READING TEXT
_ _ _ _

Dreams, night thoughts, and entertaining hypnagogic nonsense
I’ve always been fascinated by the things we think, say, and doodle when our brains are in neutral, when we’re falling asleep, waking from a dream, sitting up in the morning (and other situations, like doodling while on the phone). For decades, I’ve kept a notebook (or an iPhone) by my bed to record what I call night thoughts, those strange, often disjointed and nonsensical ideas and phrases that drift through my consciousness while the rest of me is busy dogpaddling off to Slumberland.
The title for this piece, More Dreams Than Sleep, was itself a night thought. As I woke one morning, sitting on the edge of the bed, trying to shake off the night, it popped into my head, a leftover from something I’d been dreaming or working through in my sleep. Like a lot of these nocturnal words and phrases, this one can be read from different angles. But in that moment, it was entirely clear what the phrase meant to me. In Egyptian mythology, the Goddess Maat, the personification of truth and justice, weighs your heart on a scale when you die to make sure your virtue has kept your soul as light as a feather. I take “more dreams than sleep” to imply a similar weighing. You want your life to be more “dreams” (creativity, big ideas, love, joy, passion, positivity) than “sleep” (spiritual laziness, excessive materialism, the sleep of reason, negativity).

_ _ _ _

PROMPT 1
Reproduce word for word the stretch of the listing from the line containing "Looking at the" through the end of the listing.

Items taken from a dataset
_ _ _ _

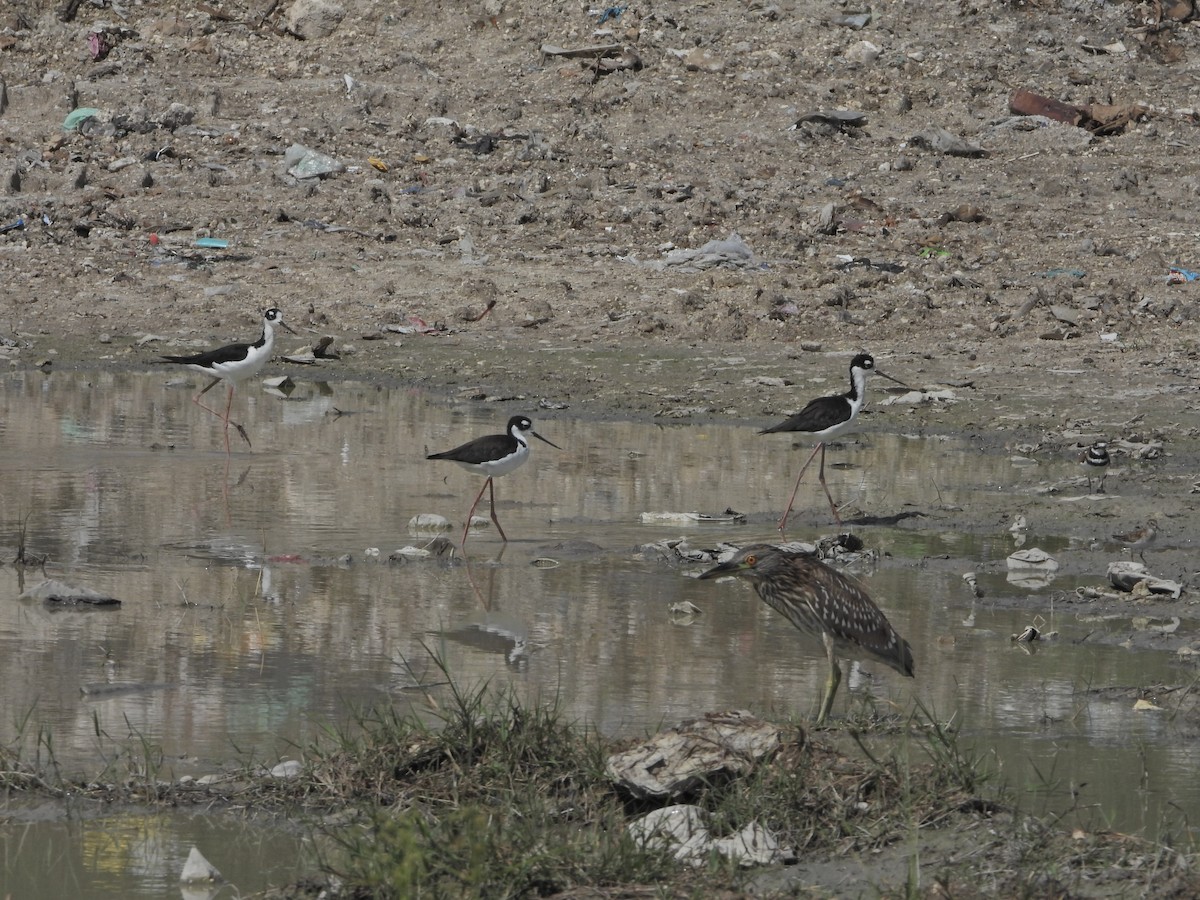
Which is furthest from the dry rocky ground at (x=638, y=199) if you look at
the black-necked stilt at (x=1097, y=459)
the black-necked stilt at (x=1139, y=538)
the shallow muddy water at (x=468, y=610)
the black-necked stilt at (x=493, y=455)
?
the black-necked stilt at (x=493, y=455)

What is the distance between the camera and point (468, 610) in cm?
750

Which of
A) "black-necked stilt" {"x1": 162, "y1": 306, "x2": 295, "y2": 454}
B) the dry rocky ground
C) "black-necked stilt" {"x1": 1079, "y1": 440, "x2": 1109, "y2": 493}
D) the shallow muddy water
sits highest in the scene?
the dry rocky ground

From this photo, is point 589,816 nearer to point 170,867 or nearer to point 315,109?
point 170,867

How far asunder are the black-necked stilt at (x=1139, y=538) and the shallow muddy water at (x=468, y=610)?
0.75 ft

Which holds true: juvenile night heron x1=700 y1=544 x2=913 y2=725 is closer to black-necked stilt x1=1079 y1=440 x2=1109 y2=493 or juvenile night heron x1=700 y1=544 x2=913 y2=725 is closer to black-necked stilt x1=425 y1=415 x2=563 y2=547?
black-necked stilt x1=425 y1=415 x2=563 y2=547

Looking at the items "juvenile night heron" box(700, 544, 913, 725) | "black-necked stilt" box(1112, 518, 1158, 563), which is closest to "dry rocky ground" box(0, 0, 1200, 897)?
"black-necked stilt" box(1112, 518, 1158, 563)

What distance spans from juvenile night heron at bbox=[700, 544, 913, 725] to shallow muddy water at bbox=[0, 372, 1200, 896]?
19cm

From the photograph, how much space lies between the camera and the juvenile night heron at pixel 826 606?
5.76 m

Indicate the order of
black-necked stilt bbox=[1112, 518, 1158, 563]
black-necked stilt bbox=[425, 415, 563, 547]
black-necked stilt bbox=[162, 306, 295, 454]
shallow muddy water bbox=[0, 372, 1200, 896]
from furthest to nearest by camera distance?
black-necked stilt bbox=[162, 306, 295, 454]
black-necked stilt bbox=[425, 415, 563, 547]
black-necked stilt bbox=[1112, 518, 1158, 563]
shallow muddy water bbox=[0, 372, 1200, 896]

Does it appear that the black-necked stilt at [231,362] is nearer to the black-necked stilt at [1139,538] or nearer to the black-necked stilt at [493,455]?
the black-necked stilt at [493,455]

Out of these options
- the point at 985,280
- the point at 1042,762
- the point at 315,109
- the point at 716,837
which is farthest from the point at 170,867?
the point at 315,109

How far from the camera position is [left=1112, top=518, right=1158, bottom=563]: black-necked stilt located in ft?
28.6

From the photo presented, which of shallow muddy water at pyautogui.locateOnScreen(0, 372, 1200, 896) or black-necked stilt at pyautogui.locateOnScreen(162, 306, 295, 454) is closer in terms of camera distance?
shallow muddy water at pyautogui.locateOnScreen(0, 372, 1200, 896)

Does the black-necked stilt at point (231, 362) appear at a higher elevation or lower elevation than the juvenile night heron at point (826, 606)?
higher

_ _ _ _

PROMPT 2
Quote the full piece on dreams and night thoughts, word for word.

PROBLEM SOLUTION 1
Looking at the items "juvenile night heron" box(700, 544, 913, 725) | "black-necked stilt" box(1112, 518, 1158, 563), which is closest to "dry rocky ground" box(0, 0, 1200, 897)?
"black-necked stilt" box(1112, 518, 1158, 563)

What distance spans from juvenile night heron at bbox=[700, 544, 913, 725] to shallow muddy water at bbox=[0, 372, 1200, 896]?
19cm

From the photograph, how much space lies between the camera and the juvenile night heron at pixel 826 606?
5.76 m

Indicate the order of
black-necked stilt bbox=[1112, 518, 1158, 563]
black-necked stilt bbox=[425, 415, 563, 547]
black-necked stilt bbox=[162, 306, 295, 454]
shallow muddy water bbox=[0, 372, 1200, 896]
from furthest to nearest by camera distance?
black-necked stilt bbox=[162, 306, 295, 454]
black-necked stilt bbox=[425, 415, 563, 547]
black-necked stilt bbox=[1112, 518, 1158, 563]
shallow muddy water bbox=[0, 372, 1200, 896]

Does it appear that the black-necked stilt at [231,362] is nearer to the black-necked stilt at [1139,538] or nearer to the black-necked stilt at [493,455]?
the black-necked stilt at [493,455]

Out of these options
- the point at 985,280
- the point at 1042,762
- the point at 315,109
- the point at 716,837
which is farthest from the point at 170,867?
the point at 315,109

How far from the camera position is [left=1112, top=518, right=1158, bottom=563]: black-necked stilt located in ft?
28.6

From the photo presented, which of shallow muddy water at pyautogui.locateOnScreen(0, 372, 1200, 896) or black-necked stilt at pyautogui.locateOnScreen(162, 306, 295, 454) is closer in terms of camera distance?
shallow muddy water at pyautogui.locateOnScreen(0, 372, 1200, 896)

Does the black-necked stilt at point (231, 362) appear at a higher elevation or lower elevation than the juvenile night heron at point (826, 606)?
higher

PROBLEM SOLUTION 2
Dreams, night thoughts, and entertaining hypnagogic nonsense
I’ve always been fascinated by the things we think, say, and doodle when our brains are in neutral, when we’re falling asleep, waking from a dream, sitting up in the morning (and other situations, like doodling while on the phone). For decades, I’ve kept a notebook (or an iPhone) by my bed to record what I call night thoughts, those strange, often disjointed and nonsensical ideas and phrases that drift through my consciousness while the rest of me is busy dogpaddling off to Slumberland.
The title for this piece, More Dreams Than Sleep, was itself a night thought. As I woke one morning, sitting on the edge of the bed, trying to shake off the night, it popped into my head, a leftover from something I’d been dreaming or working through in my sleep. Like a lot of these nocturnal words and phrases, this one can be read from different angles. But in that moment, it was entirely clear what the phrase meant to me. In Egyptian mythology, the Goddess Maat, the personification of truth and justice, weighs your heart on a scale when you die to make sure your virtue has kept your soul as light as a feather. I take “more dreams than sleep” to imply a similar weighing. You want your life to be more “dreams” (creativity, big ideas, love, joy, passion, positivity) than “sleep” (spiritual laziness, excessive materialism, the sleep of reason, negativity).